INSTRUCTIONS FOR THE TASK: In the data that follows, find the line containing "Noting the positions"; then quote that line and every line after it, exactly, through the last one.

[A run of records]

%%

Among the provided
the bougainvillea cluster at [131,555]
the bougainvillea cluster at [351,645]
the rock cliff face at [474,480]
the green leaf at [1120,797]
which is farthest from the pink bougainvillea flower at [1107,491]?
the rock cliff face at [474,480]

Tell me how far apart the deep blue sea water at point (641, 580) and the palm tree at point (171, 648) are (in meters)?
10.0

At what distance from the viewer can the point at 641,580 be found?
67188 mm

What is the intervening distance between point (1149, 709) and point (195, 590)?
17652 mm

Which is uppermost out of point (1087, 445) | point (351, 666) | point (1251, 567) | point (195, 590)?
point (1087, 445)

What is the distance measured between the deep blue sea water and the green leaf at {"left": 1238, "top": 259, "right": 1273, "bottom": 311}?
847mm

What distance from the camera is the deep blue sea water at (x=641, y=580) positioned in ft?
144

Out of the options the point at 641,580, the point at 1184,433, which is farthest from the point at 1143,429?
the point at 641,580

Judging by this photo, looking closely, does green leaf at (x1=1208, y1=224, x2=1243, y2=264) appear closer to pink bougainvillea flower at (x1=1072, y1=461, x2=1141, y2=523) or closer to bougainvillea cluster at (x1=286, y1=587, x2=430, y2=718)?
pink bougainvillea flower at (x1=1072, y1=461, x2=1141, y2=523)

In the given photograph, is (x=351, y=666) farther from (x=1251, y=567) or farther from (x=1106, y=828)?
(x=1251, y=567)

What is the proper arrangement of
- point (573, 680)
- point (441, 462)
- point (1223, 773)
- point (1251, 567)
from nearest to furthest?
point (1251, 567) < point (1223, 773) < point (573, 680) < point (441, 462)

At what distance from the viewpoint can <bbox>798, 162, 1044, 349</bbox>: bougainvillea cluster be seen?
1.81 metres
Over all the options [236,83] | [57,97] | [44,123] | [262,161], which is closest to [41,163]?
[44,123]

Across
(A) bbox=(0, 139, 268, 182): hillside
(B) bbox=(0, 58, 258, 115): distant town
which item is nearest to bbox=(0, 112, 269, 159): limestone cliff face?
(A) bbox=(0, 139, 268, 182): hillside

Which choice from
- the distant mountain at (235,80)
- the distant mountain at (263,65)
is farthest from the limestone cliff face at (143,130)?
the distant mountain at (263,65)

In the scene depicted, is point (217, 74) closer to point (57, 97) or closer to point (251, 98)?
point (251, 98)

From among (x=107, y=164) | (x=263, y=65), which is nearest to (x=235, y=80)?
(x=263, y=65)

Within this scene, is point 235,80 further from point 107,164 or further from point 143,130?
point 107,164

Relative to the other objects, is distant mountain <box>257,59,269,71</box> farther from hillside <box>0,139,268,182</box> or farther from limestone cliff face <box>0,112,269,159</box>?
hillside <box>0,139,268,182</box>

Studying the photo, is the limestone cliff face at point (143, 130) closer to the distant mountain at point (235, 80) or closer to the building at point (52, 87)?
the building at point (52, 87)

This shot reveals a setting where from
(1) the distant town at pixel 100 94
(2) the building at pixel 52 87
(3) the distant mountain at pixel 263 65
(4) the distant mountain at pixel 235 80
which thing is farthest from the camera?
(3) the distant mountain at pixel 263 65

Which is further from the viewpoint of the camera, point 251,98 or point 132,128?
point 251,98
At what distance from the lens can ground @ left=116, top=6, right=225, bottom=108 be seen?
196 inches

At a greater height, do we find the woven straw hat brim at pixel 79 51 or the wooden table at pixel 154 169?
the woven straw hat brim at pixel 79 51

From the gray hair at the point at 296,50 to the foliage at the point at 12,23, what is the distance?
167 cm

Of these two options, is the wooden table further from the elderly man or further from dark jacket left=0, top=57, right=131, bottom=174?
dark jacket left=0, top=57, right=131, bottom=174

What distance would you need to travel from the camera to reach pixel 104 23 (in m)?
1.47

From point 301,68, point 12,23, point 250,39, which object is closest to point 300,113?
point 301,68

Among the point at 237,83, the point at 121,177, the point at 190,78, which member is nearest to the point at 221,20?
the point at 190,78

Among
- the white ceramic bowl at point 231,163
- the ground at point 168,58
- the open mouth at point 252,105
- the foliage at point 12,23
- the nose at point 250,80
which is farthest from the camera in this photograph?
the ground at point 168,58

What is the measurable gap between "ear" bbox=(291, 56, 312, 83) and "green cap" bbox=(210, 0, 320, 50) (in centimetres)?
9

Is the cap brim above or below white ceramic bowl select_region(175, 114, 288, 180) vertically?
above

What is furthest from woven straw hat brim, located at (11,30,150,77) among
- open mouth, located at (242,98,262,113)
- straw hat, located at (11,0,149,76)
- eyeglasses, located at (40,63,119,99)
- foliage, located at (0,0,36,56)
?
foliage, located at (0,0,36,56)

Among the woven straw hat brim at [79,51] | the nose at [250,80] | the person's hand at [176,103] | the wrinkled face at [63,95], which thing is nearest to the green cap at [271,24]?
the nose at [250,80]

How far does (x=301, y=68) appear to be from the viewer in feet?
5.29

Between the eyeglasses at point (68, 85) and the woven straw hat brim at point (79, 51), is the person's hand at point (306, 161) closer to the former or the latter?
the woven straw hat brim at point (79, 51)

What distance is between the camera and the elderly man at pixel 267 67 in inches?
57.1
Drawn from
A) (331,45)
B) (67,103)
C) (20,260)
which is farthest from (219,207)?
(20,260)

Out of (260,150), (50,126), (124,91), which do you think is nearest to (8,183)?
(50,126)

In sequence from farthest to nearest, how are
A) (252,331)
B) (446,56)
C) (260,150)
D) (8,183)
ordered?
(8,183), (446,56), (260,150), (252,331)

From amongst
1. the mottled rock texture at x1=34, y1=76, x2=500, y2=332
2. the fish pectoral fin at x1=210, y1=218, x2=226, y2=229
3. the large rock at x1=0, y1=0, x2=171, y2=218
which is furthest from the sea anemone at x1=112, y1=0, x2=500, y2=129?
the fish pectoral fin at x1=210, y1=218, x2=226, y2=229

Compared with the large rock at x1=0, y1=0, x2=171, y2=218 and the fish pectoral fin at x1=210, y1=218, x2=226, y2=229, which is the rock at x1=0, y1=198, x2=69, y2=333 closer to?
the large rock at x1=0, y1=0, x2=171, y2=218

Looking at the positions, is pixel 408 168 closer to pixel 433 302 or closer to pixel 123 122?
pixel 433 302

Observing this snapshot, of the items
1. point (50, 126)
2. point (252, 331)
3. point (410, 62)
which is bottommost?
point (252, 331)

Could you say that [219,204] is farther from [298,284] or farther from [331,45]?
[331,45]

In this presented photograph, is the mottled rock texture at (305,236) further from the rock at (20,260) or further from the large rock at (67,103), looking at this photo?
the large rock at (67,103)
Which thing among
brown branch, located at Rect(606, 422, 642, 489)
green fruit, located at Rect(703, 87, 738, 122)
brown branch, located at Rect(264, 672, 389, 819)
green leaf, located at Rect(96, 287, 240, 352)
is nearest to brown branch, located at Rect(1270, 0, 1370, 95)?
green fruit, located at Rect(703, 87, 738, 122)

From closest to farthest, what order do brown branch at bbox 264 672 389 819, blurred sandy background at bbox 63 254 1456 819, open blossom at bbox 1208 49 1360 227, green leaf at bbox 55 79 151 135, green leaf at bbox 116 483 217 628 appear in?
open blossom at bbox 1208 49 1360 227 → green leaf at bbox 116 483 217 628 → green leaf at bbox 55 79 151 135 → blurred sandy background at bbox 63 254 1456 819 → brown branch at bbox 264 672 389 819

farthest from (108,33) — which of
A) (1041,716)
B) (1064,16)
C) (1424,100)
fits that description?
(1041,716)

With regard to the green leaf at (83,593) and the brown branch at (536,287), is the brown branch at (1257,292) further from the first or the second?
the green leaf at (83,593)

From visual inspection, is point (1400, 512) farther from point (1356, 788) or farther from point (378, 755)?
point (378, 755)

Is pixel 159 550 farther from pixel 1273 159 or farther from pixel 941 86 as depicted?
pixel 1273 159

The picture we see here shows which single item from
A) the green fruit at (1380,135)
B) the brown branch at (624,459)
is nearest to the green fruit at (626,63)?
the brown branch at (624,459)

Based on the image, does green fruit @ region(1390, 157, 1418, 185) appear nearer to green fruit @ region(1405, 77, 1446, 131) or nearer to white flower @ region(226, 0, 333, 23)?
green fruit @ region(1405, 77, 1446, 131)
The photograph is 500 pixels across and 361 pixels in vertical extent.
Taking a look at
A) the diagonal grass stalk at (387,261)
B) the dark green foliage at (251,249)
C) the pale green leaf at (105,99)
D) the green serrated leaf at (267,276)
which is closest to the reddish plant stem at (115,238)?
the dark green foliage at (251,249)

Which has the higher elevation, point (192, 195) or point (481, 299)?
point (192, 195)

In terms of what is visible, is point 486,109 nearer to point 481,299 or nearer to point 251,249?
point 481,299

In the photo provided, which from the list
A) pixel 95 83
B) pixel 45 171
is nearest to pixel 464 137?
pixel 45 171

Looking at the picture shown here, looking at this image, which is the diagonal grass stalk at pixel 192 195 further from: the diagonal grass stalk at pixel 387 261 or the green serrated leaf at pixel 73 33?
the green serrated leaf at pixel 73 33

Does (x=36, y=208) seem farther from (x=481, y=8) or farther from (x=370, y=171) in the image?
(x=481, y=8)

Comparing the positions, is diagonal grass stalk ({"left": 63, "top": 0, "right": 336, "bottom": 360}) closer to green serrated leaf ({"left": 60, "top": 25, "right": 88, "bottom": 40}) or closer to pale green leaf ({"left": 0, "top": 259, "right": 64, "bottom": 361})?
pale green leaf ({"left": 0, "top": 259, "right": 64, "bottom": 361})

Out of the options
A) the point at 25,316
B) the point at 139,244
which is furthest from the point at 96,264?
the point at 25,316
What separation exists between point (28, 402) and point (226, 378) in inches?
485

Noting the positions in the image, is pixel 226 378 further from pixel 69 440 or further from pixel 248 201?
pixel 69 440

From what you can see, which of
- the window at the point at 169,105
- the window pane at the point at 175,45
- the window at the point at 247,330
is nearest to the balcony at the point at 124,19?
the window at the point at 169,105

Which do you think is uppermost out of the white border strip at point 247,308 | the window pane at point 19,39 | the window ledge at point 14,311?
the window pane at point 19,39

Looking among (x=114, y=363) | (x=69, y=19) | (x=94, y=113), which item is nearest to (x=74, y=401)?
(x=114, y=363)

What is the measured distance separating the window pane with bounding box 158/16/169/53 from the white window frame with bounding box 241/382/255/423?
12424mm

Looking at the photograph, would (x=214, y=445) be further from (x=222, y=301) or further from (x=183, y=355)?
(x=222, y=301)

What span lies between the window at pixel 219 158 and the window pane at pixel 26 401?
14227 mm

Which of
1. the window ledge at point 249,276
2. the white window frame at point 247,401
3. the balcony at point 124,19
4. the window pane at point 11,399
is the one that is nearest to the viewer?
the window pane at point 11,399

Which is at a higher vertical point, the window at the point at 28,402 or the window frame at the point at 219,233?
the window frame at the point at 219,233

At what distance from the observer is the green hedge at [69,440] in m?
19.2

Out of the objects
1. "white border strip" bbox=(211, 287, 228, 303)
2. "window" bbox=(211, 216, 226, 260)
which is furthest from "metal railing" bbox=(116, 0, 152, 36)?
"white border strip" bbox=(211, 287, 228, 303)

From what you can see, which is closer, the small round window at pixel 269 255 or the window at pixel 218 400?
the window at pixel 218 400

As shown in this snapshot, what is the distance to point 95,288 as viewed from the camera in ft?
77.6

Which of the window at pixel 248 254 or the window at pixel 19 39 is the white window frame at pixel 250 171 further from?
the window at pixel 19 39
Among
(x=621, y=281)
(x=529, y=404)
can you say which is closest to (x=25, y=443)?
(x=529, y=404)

%%

TASK SOLUTION:
Noting the positions in the image, is pixel 226 378 further from pixel 69 440 or further from pixel 248 201?
pixel 69 440

From what you can see, which of
- the window at the point at 169,105
- the window pane at the point at 175,45
- the window at the point at 247,330
is nearest to the balcony at the point at 124,19?
the window at the point at 169,105

Which do you think is uppermost out of the white border strip at point 247,308 | the window pane at point 19,39 | the window ledge at point 14,311?
the window pane at point 19,39

Looking among (x=114, y=363) | (x=69, y=19) | (x=94, y=113), which item is nearest to (x=74, y=401)?
(x=114, y=363)

What is the measured distance separating the window pane with bounding box 158/16/169/53 from the white window frame with bounding box 241/382/255/423?
12424mm

Looking at the photograph, would (x=214, y=445) be further from (x=222, y=301) or further from (x=183, y=355)?
(x=222, y=301)

What span lies between the window at pixel 219 158 and the window pane at pixel 26 401?
14227 mm

Which of
1. the window ledge at point 249,276
2. the white window frame at point 247,401
3. the balcony at point 124,19
4. the window pane at point 11,399
is the one that is nearest to the viewer?
the window pane at point 11,399

Which is at a higher vertical point, the window at the point at 28,402 or the window frame at the point at 219,233?
the window frame at the point at 219,233

At what distance from the observer is the green hedge at [69,440] in m?
19.2

Out of the objects
1. "white border strip" bbox=(211, 287, 228, 303)
2. "window" bbox=(211, 216, 226, 260)
which is furthest from "metal railing" bbox=(116, 0, 152, 36)?
"white border strip" bbox=(211, 287, 228, 303)

From what you can see, which is closer, the small round window at pixel 269 255 or the window at pixel 218 400?
the window at pixel 218 400

As shown in this snapshot, what is the distance to point 95,288 as viewed from the camera in ft?
77.6

Which of the window at pixel 248 254 or the window at pixel 19 39 is the white window frame at pixel 250 171 further from?
the window at pixel 19 39
Among
(x=621, y=281)
(x=529, y=404)
can you say which is closest to (x=25, y=443)?
(x=529, y=404)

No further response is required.